* BEGIN Source material *

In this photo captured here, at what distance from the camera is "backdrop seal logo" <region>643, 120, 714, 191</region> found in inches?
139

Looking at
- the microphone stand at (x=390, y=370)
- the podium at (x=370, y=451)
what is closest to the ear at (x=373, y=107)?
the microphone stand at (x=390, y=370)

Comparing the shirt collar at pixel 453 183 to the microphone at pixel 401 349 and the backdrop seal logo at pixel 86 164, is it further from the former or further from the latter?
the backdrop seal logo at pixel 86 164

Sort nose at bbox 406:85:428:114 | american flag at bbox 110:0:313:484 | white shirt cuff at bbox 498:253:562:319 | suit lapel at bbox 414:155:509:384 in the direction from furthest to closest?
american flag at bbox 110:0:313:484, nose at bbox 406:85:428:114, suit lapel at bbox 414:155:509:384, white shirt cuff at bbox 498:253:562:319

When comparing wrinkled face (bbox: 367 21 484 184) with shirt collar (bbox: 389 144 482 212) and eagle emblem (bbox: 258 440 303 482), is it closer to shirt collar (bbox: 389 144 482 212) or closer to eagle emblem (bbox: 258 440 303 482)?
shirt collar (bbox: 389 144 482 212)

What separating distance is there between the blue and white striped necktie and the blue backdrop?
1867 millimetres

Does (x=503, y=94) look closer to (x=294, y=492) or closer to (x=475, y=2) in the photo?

* END Source material *

* Aim *
Copy the listing above word for word, without changing, adding, or omitting anything.

* Complete answer *
In this photo captured here, at what distance from the camera is "backdrop seal logo" <region>643, 120, 714, 191</region> found in inches?
139

Looking at
- the microphone stand at (x=390, y=370)
- the podium at (x=370, y=451)
what is closest to the ear at (x=373, y=107)?
the microphone stand at (x=390, y=370)

Comparing the shirt collar at pixel 453 183 to the microphone at pixel 401 349 and the backdrop seal logo at pixel 86 164, is it further from the former or further from the latter?
the backdrop seal logo at pixel 86 164

Sort nose at bbox 406:85:428:114 | american flag at bbox 110:0:313:484 | white shirt cuff at bbox 498:253:562:319 | suit lapel at bbox 414:155:509:384 in the direction from furthest to closest?
american flag at bbox 110:0:313:484, nose at bbox 406:85:428:114, suit lapel at bbox 414:155:509:384, white shirt cuff at bbox 498:253:562:319

When comparing wrinkled face (bbox: 367 21 484 184) with shirt collar (bbox: 389 144 482 212) and eagle emblem (bbox: 258 440 303 482), is it closer to shirt collar (bbox: 389 144 482 212) or closer to eagle emblem (bbox: 258 440 303 482)?
shirt collar (bbox: 389 144 482 212)

What separating distance is there between the blue and white striped necktie and the blue backdrop?
1867 millimetres

Does (x=503, y=94) look closer to (x=294, y=492) or closer to (x=475, y=2) in the photo?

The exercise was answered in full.